EAAI Journal 2026 Journal Article
A physics-informed neural network approach for marine turbocharger performance evaluation in ocean-going vessels: Under incomplete parameter conditions
- Tianfeng Fang
- Han Zheng
- Yu Hong
- Xinbo Zhu
- Yifan Liu
Marine turbochargers are critical for improving fuel efficiency and reducing emissions in maritime transport, yet evaluating their performance under dynamic ocean conditions remains challenging due to incomplete sensor data and limitations of conventional models. While physics-based approaches lack adaptability, purely data-driven methods require complete datasets and may violate thermodynamic consistency. This study proposes a physics-informed neural network (PINN) framework that embeds mean - value thermodynamic equations into the loss function, integrating multi-source operational data with physical constraints. The method employs a two-stage progressive training strategy with adaptive weighting and a novel gradient coordination mechanism to balance competing objectives and ensure stable, thermodynamically consistent learning.

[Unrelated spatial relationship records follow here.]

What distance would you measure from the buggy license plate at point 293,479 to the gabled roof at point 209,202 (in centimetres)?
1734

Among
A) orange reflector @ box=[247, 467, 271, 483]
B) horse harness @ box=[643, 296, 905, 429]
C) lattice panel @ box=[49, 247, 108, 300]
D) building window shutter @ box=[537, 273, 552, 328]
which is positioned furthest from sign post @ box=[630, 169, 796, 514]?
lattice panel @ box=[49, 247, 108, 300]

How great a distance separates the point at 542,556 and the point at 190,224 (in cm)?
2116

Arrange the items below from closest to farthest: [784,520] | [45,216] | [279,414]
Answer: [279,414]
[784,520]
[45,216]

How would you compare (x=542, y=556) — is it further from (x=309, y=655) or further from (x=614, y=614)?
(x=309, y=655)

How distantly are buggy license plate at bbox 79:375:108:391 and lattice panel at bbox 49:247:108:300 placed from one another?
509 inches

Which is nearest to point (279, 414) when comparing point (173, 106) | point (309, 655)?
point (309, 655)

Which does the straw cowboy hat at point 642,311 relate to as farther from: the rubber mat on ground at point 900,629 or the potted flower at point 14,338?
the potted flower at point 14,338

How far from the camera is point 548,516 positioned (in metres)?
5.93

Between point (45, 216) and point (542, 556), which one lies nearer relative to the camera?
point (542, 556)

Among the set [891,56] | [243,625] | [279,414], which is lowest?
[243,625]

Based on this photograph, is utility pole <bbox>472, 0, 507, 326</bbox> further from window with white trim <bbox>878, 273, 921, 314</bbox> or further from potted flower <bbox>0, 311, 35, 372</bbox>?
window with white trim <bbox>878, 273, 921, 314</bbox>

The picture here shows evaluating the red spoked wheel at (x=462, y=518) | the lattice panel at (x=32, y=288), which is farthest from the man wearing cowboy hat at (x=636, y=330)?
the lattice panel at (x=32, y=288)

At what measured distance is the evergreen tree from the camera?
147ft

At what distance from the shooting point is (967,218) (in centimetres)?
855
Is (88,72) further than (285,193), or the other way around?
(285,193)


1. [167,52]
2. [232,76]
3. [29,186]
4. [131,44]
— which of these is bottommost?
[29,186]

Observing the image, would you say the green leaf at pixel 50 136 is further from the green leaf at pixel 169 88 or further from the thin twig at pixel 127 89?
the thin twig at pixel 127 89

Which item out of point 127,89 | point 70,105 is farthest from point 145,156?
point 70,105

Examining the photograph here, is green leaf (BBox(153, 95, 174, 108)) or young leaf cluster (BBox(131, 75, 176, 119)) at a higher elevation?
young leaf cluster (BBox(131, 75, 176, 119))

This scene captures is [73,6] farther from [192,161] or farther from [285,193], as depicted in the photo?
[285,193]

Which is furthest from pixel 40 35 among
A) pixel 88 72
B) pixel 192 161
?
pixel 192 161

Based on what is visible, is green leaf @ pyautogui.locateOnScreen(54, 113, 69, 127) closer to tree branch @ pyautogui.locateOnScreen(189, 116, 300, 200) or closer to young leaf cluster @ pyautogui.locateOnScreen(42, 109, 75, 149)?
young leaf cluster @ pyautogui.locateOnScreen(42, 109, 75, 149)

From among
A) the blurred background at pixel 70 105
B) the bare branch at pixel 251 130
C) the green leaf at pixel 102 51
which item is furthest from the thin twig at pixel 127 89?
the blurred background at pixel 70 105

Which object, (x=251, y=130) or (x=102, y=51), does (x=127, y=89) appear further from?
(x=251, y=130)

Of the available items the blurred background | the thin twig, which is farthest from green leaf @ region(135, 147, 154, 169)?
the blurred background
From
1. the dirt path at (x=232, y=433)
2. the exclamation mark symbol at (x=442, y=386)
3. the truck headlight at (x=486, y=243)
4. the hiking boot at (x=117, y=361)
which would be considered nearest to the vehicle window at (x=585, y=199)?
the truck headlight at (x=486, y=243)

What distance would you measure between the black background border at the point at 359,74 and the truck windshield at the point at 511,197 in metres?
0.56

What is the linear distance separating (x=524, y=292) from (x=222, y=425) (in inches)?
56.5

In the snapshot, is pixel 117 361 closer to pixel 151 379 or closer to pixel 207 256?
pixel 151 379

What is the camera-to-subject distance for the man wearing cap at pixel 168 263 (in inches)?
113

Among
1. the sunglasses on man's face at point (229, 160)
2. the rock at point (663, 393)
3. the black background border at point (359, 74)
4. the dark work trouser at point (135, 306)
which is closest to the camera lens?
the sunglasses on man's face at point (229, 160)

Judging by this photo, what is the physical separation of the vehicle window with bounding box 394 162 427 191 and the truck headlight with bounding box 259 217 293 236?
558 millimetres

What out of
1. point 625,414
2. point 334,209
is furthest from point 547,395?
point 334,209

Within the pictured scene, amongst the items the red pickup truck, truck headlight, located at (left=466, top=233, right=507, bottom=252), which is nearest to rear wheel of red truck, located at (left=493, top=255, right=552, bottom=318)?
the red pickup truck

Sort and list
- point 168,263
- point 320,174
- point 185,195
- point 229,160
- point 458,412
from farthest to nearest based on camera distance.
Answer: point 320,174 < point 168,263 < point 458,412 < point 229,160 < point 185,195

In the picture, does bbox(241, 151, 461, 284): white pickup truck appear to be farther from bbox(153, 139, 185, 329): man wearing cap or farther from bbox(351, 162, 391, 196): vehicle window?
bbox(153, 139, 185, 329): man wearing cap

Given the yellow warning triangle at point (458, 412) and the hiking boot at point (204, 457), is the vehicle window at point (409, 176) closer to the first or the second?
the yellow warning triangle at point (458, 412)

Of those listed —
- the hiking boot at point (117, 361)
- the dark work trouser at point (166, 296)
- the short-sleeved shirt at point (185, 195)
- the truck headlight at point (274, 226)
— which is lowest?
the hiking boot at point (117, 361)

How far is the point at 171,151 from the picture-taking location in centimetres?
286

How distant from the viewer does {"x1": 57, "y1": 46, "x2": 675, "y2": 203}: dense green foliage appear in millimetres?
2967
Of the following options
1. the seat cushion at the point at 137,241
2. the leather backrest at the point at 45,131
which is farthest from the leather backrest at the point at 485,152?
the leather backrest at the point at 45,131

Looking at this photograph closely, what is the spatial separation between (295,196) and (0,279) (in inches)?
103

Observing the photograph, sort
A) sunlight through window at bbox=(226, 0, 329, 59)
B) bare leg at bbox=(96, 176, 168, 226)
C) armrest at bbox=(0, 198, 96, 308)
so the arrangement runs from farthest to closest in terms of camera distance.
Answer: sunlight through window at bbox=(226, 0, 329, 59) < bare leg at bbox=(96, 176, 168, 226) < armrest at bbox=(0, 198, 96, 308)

Validated on 2. 1 million data points from a 300, 000 DWT bulk carrier, the PINN achieves high accuracy in predicting key turbocharger performance indicators, significantly outperforming traditional models in bench tests and maintaining robust performance even under incomplete parameter conditions. This framework bridges physics-based modeling and deep learning, enabling robust turbocharger evaluation in dynamic environments, advancing condition monitoring, and supporting condition-based maintenance of ship propulsion systems.